[Spatial question data]
## begin

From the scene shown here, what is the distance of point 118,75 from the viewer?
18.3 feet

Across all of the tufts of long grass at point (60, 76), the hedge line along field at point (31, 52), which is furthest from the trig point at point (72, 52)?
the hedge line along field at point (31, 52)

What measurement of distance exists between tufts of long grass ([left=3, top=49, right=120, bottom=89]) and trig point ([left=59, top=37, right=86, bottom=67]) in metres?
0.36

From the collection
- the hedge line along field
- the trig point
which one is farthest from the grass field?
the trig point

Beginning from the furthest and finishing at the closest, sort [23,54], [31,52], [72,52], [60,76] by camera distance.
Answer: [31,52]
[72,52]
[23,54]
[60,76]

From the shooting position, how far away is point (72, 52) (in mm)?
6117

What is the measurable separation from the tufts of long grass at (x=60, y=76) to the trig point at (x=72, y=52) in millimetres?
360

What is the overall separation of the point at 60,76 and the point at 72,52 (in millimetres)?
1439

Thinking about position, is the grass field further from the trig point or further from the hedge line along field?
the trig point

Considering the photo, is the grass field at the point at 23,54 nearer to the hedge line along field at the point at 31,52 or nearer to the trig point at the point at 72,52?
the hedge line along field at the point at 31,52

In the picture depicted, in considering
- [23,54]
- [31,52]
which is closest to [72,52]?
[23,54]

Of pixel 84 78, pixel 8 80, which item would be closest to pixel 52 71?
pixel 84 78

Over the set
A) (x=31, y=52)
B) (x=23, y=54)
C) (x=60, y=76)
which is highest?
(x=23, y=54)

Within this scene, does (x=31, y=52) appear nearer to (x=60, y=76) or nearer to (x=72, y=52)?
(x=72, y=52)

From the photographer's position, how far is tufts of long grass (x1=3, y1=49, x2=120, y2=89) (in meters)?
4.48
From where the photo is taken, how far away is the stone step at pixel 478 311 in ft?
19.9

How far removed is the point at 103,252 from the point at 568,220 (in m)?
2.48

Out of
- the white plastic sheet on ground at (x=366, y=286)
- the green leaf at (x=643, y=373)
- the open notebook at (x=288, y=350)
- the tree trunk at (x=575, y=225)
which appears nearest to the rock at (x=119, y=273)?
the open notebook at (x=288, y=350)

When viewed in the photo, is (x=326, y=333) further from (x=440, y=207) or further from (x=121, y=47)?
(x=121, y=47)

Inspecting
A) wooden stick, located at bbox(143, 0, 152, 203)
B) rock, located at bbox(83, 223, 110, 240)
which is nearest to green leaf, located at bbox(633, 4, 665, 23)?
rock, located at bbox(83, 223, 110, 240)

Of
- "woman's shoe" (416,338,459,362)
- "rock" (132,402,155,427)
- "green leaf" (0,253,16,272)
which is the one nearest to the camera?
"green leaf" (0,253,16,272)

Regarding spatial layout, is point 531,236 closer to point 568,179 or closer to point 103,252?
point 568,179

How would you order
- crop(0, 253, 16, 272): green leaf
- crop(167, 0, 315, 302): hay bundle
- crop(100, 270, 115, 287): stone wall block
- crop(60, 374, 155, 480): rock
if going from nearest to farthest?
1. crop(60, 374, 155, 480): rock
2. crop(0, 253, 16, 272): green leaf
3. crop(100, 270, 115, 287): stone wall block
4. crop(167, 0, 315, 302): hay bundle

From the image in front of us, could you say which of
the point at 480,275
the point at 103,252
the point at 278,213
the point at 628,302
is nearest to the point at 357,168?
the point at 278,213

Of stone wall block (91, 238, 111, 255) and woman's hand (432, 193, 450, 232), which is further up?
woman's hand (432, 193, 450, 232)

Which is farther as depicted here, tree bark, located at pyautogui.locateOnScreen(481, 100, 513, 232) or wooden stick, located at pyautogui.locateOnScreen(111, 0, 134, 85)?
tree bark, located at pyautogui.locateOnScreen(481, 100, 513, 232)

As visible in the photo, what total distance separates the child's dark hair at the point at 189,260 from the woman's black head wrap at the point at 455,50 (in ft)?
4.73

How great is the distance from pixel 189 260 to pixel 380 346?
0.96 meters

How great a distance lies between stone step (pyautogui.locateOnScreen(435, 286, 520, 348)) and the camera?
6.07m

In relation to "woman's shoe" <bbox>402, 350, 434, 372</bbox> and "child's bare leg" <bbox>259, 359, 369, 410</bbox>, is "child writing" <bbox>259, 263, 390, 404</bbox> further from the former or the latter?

## end

Copy the data above verbatim, line for line, without changing any character.

FULL OUTPUT:
From the scene shown here, what is the distance of point 118,75 from the viewer?
18.3 feet

Across all of the tufts of long grass at point (60, 76), the hedge line along field at point (31, 52), which is furthest from the trig point at point (72, 52)?
the hedge line along field at point (31, 52)

What measurement of distance exists between tufts of long grass ([left=3, top=49, right=120, bottom=89]) and trig point ([left=59, top=37, right=86, bottom=67]) in metres?
0.36

From the collection
- the hedge line along field
- the trig point
which one is farthest from the grass field?
the trig point

Beginning from the furthest and finishing at the closest, sort [23,54], [31,52], [72,52], [60,76] by camera distance.
Answer: [31,52]
[72,52]
[23,54]
[60,76]

From the shooting position, how far away is point (72, 52) (in mm)?
6117

What is the measurable separation from the tufts of long grass at (x=60, y=76) to the trig point at (x=72, y=52) in millimetres?
360

What is the overall separation of the point at 60,76 and the point at 72,52 (in millimetres)?
1439

Thinking about position, is the grass field further from the trig point or further from the hedge line along field?
the trig point

Considering the photo, is the grass field at the point at 23,54 nearer to the hedge line along field at the point at 31,52 or nearer to the trig point at the point at 72,52?
the hedge line along field at the point at 31,52

In the picture depicted, in considering
- [23,54]
- [31,52]
which is closest to [72,52]?
[23,54]

Of pixel 84 78, pixel 8 80, which item would be closest to pixel 52 71?
pixel 84 78

Over the set
A) (x=31, y=52)
B) (x=23, y=54)
C) (x=60, y=76)
which is highest?
(x=23, y=54)

Within this scene, does (x=31, y=52) appear nearer to (x=60, y=76) or nearer to (x=72, y=52)?
(x=72, y=52)

From the photographer's position, how far is tufts of long grass (x1=3, y1=49, x2=120, y2=89) (in meters)?
4.48
From where the photo is taken, how far away is the stone step at pixel 478 311 in ft?
19.9

How far removed is the point at 103,252 from the point at 568,220 (in m)?
2.48

Out of
- the white plastic sheet on ground at (x=366, y=286)
- the green leaf at (x=643, y=373)
- the open notebook at (x=288, y=350)
- the tree trunk at (x=575, y=225)
which appears nearest to the rock at (x=119, y=273)?
the open notebook at (x=288, y=350)

When viewed in the photo, is (x=326, y=333) further from (x=440, y=207) or further from (x=121, y=47)?
(x=121, y=47)

Inspecting
A) wooden stick, located at bbox(143, 0, 152, 203)
B) rock, located at bbox(83, 223, 110, 240)
which is nearest to green leaf, located at bbox(633, 4, 665, 23)?
rock, located at bbox(83, 223, 110, 240)

Of
- "woman's shoe" (416,338,459,362)
- "rock" (132,402,155,427)
- "green leaf" (0,253,16,272)
which is the one nearest to the camera?
"green leaf" (0,253,16,272)

Regarding spatial layout, is point 531,236 closer to point 568,179 or closer to point 103,252?
point 568,179

How would you order
- crop(0, 253, 16, 272): green leaf
- crop(167, 0, 315, 302): hay bundle
- crop(100, 270, 115, 287): stone wall block
- crop(60, 374, 155, 480): rock
if going from nearest to farthest?
1. crop(60, 374, 155, 480): rock
2. crop(0, 253, 16, 272): green leaf
3. crop(100, 270, 115, 287): stone wall block
4. crop(167, 0, 315, 302): hay bundle

From the image in front of us, could you say which of
the point at 480,275
the point at 103,252
the point at 278,213
the point at 628,302
is nearest to the point at 357,168?
the point at 278,213

Of stone wall block (91, 238, 111, 255) and woman's hand (432, 193, 450, 232), which is further up?
woman's hand (432, 193, 450, 232)

Which is farther as depicted here, tree bark, located at pyautogui.locateOnScreen(481, 100, 513, 232) or wooden stick, located at pyautogui.locateOnScreen(111, 0, 134, 85)?
tree bark, located at pyautogui.locateOnScreen(481, 100, 513, 232)

As visible in the photo, what total distance separates the child's dark hair at the point at 189,260 from the woman's black head wrap at the point at 455,50 (in ft)?
4.73

How great is the distance from pixel 189 260 to pixel 380 346?
0.96 meters

How great a distance lies between stone step (pyautogui.locateOnScreen(435, 286, 520, 348)) and the camera?
6.07m

In relation to "woman's shoe" <bbox>402, 350, 434, 372</bbox> and "child's bare leg" <bbox>259, 359, 369, 410</bbox>, is "child writing" <bbox>259, 263, 390, 404</bbox> further from the former or the latter?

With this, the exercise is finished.